* start *

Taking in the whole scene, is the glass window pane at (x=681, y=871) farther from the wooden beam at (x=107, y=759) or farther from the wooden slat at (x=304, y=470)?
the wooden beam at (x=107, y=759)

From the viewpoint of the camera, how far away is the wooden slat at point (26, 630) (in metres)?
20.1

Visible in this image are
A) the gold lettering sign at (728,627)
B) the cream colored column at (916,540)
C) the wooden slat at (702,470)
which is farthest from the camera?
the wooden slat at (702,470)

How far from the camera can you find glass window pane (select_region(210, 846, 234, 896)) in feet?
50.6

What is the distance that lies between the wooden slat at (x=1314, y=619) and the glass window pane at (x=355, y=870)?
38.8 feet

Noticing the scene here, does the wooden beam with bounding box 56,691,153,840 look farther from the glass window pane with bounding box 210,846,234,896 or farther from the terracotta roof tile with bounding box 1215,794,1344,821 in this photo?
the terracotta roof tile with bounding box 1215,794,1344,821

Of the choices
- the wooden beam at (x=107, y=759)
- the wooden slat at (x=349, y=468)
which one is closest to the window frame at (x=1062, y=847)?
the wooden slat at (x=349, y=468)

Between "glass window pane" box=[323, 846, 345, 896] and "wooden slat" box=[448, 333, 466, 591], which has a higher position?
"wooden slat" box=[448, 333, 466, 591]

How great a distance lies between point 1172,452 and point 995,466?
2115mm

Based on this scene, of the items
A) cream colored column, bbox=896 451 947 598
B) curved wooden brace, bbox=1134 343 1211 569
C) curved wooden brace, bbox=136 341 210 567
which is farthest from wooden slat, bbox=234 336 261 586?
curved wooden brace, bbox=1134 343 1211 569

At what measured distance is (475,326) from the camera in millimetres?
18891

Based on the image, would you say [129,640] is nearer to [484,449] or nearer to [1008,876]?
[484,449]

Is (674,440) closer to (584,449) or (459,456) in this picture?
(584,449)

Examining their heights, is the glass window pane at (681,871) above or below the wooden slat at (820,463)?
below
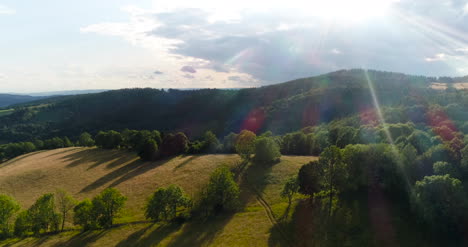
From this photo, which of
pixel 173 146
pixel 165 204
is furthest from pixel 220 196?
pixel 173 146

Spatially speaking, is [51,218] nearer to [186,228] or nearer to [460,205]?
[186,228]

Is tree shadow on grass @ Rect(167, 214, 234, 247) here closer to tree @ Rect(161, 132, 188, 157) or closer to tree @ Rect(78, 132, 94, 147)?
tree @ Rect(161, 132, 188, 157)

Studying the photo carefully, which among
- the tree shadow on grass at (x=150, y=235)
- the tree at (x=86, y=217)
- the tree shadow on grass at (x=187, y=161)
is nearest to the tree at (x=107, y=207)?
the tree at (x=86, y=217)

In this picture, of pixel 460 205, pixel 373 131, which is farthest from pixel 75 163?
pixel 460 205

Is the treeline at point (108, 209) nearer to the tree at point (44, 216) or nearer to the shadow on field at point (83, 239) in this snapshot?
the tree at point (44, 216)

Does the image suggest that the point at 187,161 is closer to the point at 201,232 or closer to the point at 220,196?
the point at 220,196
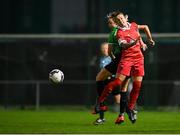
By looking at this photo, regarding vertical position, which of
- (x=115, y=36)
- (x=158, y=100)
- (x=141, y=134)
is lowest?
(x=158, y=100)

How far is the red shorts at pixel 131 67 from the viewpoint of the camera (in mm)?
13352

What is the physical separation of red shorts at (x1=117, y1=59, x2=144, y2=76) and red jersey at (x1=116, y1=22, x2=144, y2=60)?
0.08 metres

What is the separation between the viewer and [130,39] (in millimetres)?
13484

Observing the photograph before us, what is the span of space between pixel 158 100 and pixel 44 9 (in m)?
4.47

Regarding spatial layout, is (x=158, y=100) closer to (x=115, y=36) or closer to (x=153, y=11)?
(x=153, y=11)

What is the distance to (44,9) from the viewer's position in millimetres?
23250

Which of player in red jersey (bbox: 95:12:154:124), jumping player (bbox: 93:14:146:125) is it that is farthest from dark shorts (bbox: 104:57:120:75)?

* end *
* start *

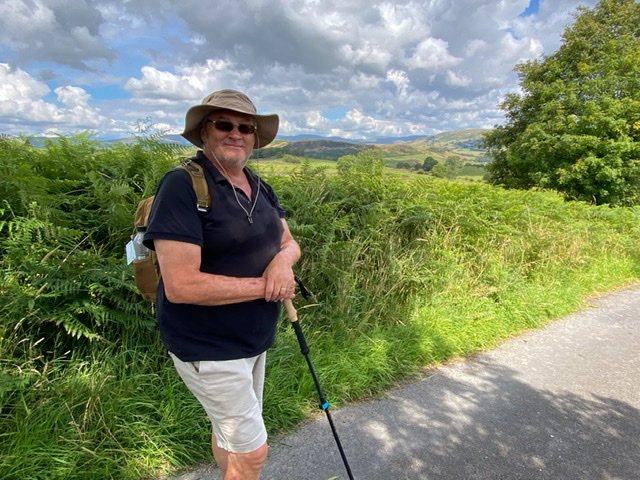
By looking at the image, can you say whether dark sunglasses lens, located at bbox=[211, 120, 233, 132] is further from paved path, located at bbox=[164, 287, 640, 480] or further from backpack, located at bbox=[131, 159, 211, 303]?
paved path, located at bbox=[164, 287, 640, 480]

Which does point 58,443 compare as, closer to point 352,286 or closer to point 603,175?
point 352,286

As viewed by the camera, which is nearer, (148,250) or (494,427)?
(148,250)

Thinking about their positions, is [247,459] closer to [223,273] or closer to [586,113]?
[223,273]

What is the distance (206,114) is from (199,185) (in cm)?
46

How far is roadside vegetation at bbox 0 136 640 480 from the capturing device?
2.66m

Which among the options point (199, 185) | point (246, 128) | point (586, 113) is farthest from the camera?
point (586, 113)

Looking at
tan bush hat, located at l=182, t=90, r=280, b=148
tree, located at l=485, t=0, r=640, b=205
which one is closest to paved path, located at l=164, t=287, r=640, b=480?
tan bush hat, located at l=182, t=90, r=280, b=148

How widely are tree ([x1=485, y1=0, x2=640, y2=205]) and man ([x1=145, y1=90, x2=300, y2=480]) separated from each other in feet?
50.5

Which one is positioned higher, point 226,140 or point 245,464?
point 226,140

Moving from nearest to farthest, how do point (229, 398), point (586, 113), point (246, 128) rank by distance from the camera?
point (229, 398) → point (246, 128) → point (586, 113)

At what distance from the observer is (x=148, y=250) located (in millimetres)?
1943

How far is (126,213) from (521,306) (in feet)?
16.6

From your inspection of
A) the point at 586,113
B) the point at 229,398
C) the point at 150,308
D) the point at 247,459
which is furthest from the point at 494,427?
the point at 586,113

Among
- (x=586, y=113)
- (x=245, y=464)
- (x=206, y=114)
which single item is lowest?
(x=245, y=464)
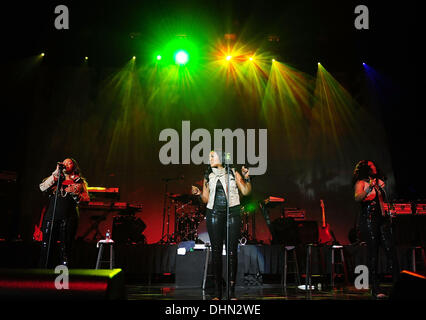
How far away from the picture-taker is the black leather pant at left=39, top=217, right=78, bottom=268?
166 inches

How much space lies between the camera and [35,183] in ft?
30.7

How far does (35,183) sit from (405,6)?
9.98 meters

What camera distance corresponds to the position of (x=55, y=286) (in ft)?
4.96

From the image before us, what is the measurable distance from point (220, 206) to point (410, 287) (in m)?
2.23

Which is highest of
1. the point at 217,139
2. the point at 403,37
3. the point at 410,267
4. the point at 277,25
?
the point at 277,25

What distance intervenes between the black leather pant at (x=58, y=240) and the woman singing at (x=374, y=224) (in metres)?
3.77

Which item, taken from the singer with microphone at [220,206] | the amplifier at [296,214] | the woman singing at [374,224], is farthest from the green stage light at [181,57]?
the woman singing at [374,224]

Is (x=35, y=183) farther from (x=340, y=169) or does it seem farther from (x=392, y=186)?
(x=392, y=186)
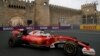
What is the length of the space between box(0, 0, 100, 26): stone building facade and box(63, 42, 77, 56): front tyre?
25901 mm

* end *
* start *

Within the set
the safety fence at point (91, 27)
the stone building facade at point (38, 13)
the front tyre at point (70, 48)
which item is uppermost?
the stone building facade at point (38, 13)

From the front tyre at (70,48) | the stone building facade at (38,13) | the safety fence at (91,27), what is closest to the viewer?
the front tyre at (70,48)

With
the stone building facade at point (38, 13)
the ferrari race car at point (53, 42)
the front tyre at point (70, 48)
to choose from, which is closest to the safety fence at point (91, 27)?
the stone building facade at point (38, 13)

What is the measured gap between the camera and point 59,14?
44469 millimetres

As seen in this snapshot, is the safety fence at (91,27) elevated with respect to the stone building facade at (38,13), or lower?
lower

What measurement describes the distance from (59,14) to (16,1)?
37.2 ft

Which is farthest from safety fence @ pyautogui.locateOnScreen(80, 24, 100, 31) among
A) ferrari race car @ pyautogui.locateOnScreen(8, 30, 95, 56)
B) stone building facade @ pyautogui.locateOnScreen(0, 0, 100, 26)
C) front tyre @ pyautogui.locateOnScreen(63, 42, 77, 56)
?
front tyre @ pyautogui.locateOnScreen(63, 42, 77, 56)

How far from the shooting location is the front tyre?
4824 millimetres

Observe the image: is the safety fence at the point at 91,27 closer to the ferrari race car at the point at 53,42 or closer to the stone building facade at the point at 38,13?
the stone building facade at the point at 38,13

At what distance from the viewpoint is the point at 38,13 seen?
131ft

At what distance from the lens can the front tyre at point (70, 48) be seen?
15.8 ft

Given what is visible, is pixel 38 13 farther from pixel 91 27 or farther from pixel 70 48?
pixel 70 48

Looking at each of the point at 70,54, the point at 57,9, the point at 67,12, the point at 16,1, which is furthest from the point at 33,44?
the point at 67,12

* end *

Collect every row above that contains the word "black", matching case exactly.

How far away from the picture-taker is the black leather pant at left=39, top=217, right=78, bottom=268?
What distance intervenes between the black leather pant at (x=58, y=240) and the woman singing at (x=374, y=224) (in metres)?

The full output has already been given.